-- THE TASKS --
[A] Duplicate the part of the forum thread of Naruto chapter predictions that runs from "## rac585 (Aug" to "Raiden (Aug 28, 2013)".
[B] In the forum thread of Naruto chapter predictions, which jutsu does KyubiiMode expect Kakashi to use after appearing behind Obito?

That's optimistic. I figure we got 3-4 chapters left just made from Obito and Naruto arguing alone.


----------



## Weapon (Aug 28, 2013)

Please Orochimaru steal that Minato idiot's panel time for me baby.


----------



## Toonz (Aug 28, 2013)

Come back Kakashi


----------



## rac585 (Aug 28, 2013)

only reason i think minato's gonna die is that he's about to serve his purpose of transferring the kyuubi chakra. sure he might stick around for a few more chapter but he's gonna be the first kage to eat it.

there's also that long name jutsu i forgot about. and i really don't care about.


----------



## Raiden (Aug 28, 2013)

Allies will finally begin to make meaningful offense. Sauce fades.


----------



## KyubiiMode (Aug 28, 2013)

I predict we'll probably see kakashi
because the current best plan simply by sending bijudama or obito's plant to Kamui dimension

that so the question "in what way kakashi will appear?"


----------



## PikaCheeka (Aug 28, 2013)

KyubiiMode said:


> I predict we'll probably see kakashi
> because the current best plan simply by sending bijudama or obito's plant to Kamui dimension
> 
> that so the question "in what way kakashi will appear?"



He'll warp in and fall on top of Obito's head. 

But it's high time he appears.


----------



## Weapon (Aug 28, 2013)

Unless we see Orochimaru and Kakashi panel time together this chapter, this chapter will be horrible.


----------



## Kyuubi Naruto (Aug 28, 2013)

These chapters won't really change much until Naruto gets the Yin chakra. Until then it'll be more of the same with us getting Naruto praise, Tobi doing amazing things, the alliance is getting beaten and then all of a sudden they think they've done something only to find out Tobi's fine. We might get the Kages or everyone else popping up and attempting to do something but it won't mean a thing. It'll continue until Naruto's ready to face him.


----------



## SuperSaiyaMan12 (Aug 28, 2013)

Weaponess said:


> Unless we see Orochimaru and Kakashi panel time together this chapter, this chapter will be horrible.


Don't state things like that. Just because you hate Naruto, Minato, Tobirama, and the others doesn't mean others do.


----------



## Weapon (Aug 28, 2013)

SuperSaiyaMan12 said:


> Don't state things like that. Just because you hate Naruto, Minato, Tobirama, and the others doesn't mean others do.



I don't hate them, the manga has just been dragging on a 5 chapter part of the story over 100 chapters. That's what it feels like anyways


----------



## KyubiiMode (Aug 28, 2013)

PikaCheeka said:


> He'll warp in and fall on top of Obito's head.
> 
> But it's high time he appears.



yeah it's high time 
he'll appear behind obito and use Sennen Goroshi jutsu


----------



## bearzerger (Aug 28, 2013)

Sarahmint said:


> Sasukes constant " . . . . " at Minato gives me a feeling he won't go so easily.



It's a clear sign that Sasuke's powering up. Uchiha grow stronger with each ". . .", just wait soon he'll mutter the ultimate Uchiha lines and you just know he'll be invincible: "Don't underestimate him, Kisame"

-- PROVIDED RECORDS --
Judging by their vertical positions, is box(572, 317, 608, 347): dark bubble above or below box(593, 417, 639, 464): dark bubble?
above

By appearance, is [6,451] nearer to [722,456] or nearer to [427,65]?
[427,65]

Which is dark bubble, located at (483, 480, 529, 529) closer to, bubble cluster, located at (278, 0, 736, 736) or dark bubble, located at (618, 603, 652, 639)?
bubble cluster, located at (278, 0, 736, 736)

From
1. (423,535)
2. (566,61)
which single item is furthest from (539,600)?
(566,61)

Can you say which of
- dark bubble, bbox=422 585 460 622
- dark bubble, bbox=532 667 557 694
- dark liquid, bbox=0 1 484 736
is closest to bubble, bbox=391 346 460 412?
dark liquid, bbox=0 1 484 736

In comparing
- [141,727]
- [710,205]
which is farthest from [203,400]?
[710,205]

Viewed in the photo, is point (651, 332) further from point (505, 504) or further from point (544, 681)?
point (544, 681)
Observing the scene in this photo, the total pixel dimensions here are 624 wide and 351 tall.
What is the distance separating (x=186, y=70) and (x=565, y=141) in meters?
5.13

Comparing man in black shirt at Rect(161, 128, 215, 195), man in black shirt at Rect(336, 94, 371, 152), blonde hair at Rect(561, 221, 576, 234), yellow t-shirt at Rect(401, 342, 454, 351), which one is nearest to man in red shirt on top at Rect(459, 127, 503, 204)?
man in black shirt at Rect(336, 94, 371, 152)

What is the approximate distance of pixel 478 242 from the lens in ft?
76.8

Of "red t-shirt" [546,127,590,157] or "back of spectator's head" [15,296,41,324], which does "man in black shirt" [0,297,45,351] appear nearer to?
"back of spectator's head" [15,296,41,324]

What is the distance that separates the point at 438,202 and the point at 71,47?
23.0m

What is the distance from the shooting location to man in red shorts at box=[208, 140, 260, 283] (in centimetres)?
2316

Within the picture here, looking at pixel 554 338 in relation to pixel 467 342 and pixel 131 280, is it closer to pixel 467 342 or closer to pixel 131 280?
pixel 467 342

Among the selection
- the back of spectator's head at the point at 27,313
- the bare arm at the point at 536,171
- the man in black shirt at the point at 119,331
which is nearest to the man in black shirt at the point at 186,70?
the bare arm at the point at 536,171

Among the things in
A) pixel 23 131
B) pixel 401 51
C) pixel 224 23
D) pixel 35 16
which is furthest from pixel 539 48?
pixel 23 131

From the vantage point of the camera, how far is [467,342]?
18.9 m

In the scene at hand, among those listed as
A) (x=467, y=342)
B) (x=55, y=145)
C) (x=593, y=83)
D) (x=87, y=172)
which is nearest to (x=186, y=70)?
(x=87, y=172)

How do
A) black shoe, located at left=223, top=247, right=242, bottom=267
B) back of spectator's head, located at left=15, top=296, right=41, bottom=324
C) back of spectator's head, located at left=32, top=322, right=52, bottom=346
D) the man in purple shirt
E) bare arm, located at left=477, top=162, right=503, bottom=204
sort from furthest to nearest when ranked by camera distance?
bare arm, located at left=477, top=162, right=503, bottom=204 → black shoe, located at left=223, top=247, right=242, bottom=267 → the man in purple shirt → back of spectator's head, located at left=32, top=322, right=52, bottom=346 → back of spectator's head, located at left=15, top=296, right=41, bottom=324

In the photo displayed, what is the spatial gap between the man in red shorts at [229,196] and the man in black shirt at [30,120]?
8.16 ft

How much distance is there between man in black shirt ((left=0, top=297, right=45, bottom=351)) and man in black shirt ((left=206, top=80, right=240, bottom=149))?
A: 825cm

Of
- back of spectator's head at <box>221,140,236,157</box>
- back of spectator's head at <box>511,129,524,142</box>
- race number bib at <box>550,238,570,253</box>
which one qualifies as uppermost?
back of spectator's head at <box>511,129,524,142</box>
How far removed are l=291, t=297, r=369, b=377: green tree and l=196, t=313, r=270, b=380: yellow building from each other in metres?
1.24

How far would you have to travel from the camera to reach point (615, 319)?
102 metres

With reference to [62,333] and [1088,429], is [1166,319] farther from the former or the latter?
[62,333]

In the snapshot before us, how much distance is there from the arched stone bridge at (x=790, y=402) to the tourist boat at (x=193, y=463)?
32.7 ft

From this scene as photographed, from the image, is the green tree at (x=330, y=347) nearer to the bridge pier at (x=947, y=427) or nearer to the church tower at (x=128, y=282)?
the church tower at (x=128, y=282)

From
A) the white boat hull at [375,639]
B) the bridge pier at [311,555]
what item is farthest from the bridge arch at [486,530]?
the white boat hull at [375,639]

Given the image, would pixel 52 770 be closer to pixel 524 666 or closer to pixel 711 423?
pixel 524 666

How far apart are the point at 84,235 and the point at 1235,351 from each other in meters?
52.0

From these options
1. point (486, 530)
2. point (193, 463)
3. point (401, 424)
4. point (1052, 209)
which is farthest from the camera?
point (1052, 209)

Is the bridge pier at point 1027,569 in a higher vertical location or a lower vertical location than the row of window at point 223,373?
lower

-- SOLUTIONS BELOW --
[A]
## rac585 (Aug 28, 2013)

only reason i think minato's gonna die is that he's about to serve his purpose of transferring the kyuubi chakra. sure he might stick around for a few more chapter but he's gonna be the first kage to eat it.

there's also that long name jutsu i forgot about. and i really don't care about.


----------



## Raiden (Aug 28, 2013)

[B] Sennen Goroshi jutsu